“Life is one big road with lots of signs, so when you riding through the ruts, don’t you complicate your mind.” — Bob Marley, Wake Up and Live
The thumping reggae beat fills the van. Everyone has stopped chattering and the raw music is the only thing. Outside the windows of our 14-passenger 1999 Toyota Hiace van, the night and Jamaica slide by.
The nervousness that our motley group all felt the first day is mostly gone. In the darkness, I look over at the silhouette of our driver, Roosevelt, and am glad for his calm driving demeanour. Things can get a bit hairy on the twisty, tight, crowded roads in the mountains.

Roosevelt, driver and now friend, provided smooth, skilled driving around Jamaica and was a wealth of information for Lisa and her fellow travellers.
Garry Sowerby,
The first night, when we left the confines of the resort and headed up Long Hill, leaving Montego Bay behind, traffic was dense. It gets dark early in the Caribbean, but people don’t stop moving. They stroll down the centre of the skinny roads, barely visible, selling everything from grilled shrimp to sticks of sugarcane. There’s an implicit understanding that you don’t hit them and they hopefully get out of the way.
The busy town of Anchovy in the mountains was our destination. Train Station Bar, on the main square of the town, is on the list of National Heritage Sites of Jamaica. The one-room high-ceilinged bar operated as a train station on the Kingston-Montego Bay Line from 1894 until 1992. History and heat seep from the walls despite the fact that they are virtually covered with posters of naked woman advertising rum.
From there we bounced further into the mountains to a place called Awful Gully. It wasn’t that bad. We stopped at a small roadside bar, ubiquitous in the Caribbean Islands, a shack with more posters lining the walls and more rum bottles lining the bar. An intense game of dominoes was in progress.
The ride back into Montego Bay was twitchy and action-packed with roadside pedestrians suddenly materializing from the darkness, horns bleeping, large, tattered trucks trying to turn at intersections onto impossibly narrow roads, locals yelling directions: “Back up, stop, wait here, go ahead, back up!”
Confusion reigned, at least to my Canadian eyes.

The 1999 Toyota Hiace, a sturdy four-cylinder diesel engine 14-passenger van, dubbed Magic Bus by Lisa and the group of friends with whom she tooled around Jamaica recently.
Garry Sowerby,
Day Two. Tropical rain pours over the island all day. Roosevelt collects us from the front of the hotel and we pile into our “Magic Bus,” the sturdy Toyota Hiace, with a low-maintenance four-cylinder diesel engine that has racked up 400,000 kilometres.
We hug the shoreline for more than an hour, heading west. At Dry Harbour, now called Discovery Bay, we climb out to visit the spot where Christopher Columbus landed and “discovered” Jamaica, claiming the island for Spain.

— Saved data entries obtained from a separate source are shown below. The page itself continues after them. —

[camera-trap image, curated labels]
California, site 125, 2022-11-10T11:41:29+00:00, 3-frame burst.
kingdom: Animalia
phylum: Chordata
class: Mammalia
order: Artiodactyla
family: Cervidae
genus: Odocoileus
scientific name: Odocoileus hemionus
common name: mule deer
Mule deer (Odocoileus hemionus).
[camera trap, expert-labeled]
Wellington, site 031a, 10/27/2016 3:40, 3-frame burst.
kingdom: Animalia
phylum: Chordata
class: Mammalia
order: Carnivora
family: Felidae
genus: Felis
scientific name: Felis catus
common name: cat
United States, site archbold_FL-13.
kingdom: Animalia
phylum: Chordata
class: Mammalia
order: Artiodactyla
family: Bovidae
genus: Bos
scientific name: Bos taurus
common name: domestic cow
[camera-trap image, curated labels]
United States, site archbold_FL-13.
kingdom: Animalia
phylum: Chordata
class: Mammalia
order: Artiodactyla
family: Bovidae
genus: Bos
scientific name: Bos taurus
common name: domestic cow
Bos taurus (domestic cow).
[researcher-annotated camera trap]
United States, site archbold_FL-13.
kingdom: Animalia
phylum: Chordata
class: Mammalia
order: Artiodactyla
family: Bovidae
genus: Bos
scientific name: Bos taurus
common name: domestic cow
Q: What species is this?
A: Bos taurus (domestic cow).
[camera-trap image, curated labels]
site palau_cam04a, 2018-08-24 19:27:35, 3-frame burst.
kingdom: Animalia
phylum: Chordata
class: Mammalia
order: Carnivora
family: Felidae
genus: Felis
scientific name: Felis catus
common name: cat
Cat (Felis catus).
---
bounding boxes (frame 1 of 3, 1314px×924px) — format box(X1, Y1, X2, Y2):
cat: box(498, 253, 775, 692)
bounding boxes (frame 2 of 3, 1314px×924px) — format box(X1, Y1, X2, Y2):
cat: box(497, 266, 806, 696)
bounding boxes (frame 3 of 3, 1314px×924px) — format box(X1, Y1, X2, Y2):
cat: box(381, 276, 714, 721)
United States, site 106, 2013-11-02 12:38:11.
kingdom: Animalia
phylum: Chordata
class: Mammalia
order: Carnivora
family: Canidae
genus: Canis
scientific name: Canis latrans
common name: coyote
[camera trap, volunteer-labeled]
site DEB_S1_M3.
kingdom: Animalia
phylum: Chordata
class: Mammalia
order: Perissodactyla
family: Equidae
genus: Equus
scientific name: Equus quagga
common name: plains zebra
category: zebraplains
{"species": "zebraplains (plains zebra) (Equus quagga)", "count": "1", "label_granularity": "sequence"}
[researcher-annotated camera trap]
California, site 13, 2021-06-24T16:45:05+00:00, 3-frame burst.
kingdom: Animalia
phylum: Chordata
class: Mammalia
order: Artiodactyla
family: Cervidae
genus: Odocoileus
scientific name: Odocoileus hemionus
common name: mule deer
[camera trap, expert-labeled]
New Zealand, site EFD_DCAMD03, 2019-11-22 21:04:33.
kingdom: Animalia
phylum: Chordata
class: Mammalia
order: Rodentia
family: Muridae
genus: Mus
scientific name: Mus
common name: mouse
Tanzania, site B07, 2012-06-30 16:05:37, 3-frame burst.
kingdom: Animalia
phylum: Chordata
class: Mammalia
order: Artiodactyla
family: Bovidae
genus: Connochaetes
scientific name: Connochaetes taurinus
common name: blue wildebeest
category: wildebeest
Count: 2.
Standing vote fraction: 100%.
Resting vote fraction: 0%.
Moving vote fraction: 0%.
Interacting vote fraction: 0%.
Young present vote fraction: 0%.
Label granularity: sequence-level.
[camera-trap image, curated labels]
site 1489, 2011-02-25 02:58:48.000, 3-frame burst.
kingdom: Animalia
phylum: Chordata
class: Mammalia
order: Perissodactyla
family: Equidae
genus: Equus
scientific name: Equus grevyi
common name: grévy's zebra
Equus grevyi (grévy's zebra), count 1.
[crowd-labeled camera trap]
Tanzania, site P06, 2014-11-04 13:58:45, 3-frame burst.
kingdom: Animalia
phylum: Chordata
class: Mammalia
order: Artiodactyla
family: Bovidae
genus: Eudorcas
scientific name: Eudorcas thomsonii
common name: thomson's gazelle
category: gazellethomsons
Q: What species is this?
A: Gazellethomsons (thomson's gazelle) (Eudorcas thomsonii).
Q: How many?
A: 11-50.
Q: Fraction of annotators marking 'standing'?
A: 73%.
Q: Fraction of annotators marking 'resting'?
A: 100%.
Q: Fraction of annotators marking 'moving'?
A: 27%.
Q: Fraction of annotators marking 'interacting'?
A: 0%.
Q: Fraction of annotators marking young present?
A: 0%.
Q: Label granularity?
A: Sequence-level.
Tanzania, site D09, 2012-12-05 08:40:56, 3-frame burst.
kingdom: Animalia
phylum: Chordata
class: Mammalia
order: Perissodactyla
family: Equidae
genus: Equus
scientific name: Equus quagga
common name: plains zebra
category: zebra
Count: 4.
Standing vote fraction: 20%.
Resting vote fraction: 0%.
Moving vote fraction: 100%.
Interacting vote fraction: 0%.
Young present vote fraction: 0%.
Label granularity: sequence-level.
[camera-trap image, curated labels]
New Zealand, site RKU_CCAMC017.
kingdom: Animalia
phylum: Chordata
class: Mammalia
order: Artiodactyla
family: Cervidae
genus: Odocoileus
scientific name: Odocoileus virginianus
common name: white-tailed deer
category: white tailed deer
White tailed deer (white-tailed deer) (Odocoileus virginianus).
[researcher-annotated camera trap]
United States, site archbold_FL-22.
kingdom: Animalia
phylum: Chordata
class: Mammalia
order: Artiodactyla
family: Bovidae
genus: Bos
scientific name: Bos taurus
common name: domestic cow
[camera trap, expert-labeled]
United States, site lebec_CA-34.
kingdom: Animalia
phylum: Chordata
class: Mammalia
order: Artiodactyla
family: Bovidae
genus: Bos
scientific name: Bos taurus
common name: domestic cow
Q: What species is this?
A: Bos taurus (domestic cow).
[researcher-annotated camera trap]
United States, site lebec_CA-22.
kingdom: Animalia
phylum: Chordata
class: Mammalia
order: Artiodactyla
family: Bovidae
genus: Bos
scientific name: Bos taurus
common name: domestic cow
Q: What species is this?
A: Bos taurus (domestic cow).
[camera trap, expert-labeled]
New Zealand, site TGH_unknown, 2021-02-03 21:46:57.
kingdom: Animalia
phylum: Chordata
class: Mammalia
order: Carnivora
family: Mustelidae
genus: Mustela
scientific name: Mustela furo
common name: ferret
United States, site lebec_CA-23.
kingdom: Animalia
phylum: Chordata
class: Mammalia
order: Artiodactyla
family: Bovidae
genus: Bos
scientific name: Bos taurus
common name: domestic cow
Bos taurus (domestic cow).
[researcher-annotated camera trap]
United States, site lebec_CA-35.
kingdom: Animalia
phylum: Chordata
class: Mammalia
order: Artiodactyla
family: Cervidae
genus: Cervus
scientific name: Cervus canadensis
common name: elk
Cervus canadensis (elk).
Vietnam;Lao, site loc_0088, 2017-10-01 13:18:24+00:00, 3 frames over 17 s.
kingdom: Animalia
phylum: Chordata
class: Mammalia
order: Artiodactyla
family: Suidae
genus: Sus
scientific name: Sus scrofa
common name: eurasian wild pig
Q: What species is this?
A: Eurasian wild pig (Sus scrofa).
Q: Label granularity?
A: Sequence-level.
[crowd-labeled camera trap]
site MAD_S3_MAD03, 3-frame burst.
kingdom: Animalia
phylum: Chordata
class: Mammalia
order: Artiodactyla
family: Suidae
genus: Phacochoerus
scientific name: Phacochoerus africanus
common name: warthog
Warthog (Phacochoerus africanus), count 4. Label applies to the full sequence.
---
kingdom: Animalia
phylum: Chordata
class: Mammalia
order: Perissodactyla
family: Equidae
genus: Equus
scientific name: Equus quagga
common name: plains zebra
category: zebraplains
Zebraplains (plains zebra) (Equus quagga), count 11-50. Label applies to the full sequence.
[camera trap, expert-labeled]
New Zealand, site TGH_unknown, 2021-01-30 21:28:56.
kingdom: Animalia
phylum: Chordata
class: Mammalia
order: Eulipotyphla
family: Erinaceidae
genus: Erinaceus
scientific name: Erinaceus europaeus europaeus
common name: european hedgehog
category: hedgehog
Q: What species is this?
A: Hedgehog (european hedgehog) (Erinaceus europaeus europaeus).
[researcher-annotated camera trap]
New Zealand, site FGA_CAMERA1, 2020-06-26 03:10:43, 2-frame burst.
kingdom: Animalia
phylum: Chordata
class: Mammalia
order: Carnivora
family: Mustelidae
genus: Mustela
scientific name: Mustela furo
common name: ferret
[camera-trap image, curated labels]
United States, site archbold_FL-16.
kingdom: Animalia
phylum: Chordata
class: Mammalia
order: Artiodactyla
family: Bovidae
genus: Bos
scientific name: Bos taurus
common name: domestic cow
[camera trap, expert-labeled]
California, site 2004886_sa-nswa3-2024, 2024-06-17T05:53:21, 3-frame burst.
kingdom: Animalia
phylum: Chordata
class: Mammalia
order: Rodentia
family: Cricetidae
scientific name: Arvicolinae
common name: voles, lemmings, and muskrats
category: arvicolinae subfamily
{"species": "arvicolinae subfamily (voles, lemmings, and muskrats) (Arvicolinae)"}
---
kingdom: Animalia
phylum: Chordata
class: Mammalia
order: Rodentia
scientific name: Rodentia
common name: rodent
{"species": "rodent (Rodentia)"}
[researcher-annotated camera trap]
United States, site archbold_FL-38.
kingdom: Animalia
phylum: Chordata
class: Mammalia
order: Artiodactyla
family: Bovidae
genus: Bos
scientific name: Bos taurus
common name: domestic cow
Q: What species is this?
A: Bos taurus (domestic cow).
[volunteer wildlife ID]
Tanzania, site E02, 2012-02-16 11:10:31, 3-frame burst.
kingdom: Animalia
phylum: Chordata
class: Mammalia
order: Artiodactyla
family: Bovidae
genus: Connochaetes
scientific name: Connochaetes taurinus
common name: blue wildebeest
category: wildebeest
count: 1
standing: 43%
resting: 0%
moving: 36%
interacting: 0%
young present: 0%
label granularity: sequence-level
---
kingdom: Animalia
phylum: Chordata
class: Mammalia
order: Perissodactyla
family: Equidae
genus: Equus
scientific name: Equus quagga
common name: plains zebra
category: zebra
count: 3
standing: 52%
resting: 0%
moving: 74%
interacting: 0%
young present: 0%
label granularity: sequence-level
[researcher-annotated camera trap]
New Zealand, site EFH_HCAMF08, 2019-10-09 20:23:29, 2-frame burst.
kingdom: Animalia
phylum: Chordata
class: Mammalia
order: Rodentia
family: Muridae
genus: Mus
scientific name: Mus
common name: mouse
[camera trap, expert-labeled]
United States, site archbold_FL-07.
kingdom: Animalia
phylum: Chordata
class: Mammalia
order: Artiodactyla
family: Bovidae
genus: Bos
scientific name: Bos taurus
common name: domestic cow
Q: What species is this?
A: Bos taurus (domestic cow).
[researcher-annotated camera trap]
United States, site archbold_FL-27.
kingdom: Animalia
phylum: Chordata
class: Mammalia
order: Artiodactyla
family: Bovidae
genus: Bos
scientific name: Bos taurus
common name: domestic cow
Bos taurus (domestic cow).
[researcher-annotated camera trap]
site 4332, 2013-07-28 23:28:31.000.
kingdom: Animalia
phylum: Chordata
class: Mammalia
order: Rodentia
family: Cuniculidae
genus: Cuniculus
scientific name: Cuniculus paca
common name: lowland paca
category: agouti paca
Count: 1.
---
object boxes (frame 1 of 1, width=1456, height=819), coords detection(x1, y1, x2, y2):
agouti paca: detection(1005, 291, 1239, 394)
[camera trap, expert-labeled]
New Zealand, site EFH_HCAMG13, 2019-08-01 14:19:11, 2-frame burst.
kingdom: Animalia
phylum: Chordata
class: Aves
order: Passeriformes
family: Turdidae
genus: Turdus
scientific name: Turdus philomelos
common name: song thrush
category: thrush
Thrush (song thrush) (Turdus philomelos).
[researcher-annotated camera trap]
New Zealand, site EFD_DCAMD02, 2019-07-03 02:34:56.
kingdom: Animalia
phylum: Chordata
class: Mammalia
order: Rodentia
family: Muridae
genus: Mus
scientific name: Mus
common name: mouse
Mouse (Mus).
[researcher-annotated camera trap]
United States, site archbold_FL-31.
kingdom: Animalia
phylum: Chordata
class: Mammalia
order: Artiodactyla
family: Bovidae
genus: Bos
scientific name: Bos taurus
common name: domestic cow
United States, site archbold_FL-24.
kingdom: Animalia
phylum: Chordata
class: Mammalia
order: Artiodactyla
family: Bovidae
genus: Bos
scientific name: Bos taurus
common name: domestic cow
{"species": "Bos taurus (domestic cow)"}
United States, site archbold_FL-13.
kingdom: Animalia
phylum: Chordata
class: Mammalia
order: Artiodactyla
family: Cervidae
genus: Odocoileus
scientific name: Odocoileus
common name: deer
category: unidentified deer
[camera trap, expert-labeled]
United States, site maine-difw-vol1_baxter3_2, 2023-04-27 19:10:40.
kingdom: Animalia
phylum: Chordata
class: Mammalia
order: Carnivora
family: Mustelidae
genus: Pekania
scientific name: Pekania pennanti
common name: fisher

The Taino and the Arawak, the people that had lived here since 4000 B.C., could have told Columbus that Xaymaca, their name for the island, land of wood and water, already existed.
From Discovery Bay, we veer inland to the heart of the island. In the warm driving rain, through the mountains, with torrents of water rushing down at us from the hilly roads, the hectic towns are alive with merchants and buyers, people going about their business and school kids in plain brown uniforms running to catch buses.
We are on a pilgrimage, it seems, to Nine Miles, Saint Ann Parish, to see the place where Robert Nesta Marley, international reggae star and committed Rastafarian, was born and is now resting, hopefully in peace.
After our tour of the Bob Marley Mausoleum, the group is quiet. We are under the spell of the legacy of Bob Marley, whose prophetic given name Nesta, means ‘wise messenger’.
We pass the brightly-painted school that his mother, Cedella Malcolm Marley Booker, built in 1999 to honour her son and all he had tried to do with his music to help promote social change, to end the poverty of the island, and to move people’s feet.
In the driving rain, as we pass Marley’s school in our Magic Bus heading back to the unreality of our resort, we are subdued by the three scrawny boys that race barefoot alongside our van, hoping for one of our hands to extend some crumpled dollar bills out the window so they can buy lunch at school tomorrow.
After a third day of tooling around, our island driving adventure is almost over.
We’re sad to leave the sun, summer and vacation stupor, but so glad we ventured off the resort for most of our trip here to sample a tiny sliver of the real Jamaica, God’s land of wood and water … and rum, reggae and sugar.
For me, the warmth, friendliness and spirit of the people is the wealth of Jamaica. The almost three million people on the 11,000-square-kilometre island are a rich blend of cultures and languages, going back 6,000 years or more, making Jamaica’s motto “Out of Many, One People” ring true.
Yes, the island has its problems but there are many Jamaicans working to better their home, perhaps doing what Bob Marley advocated in Pass it On: “Live for yourself and you will live in vain. Live for others, and you will live again.”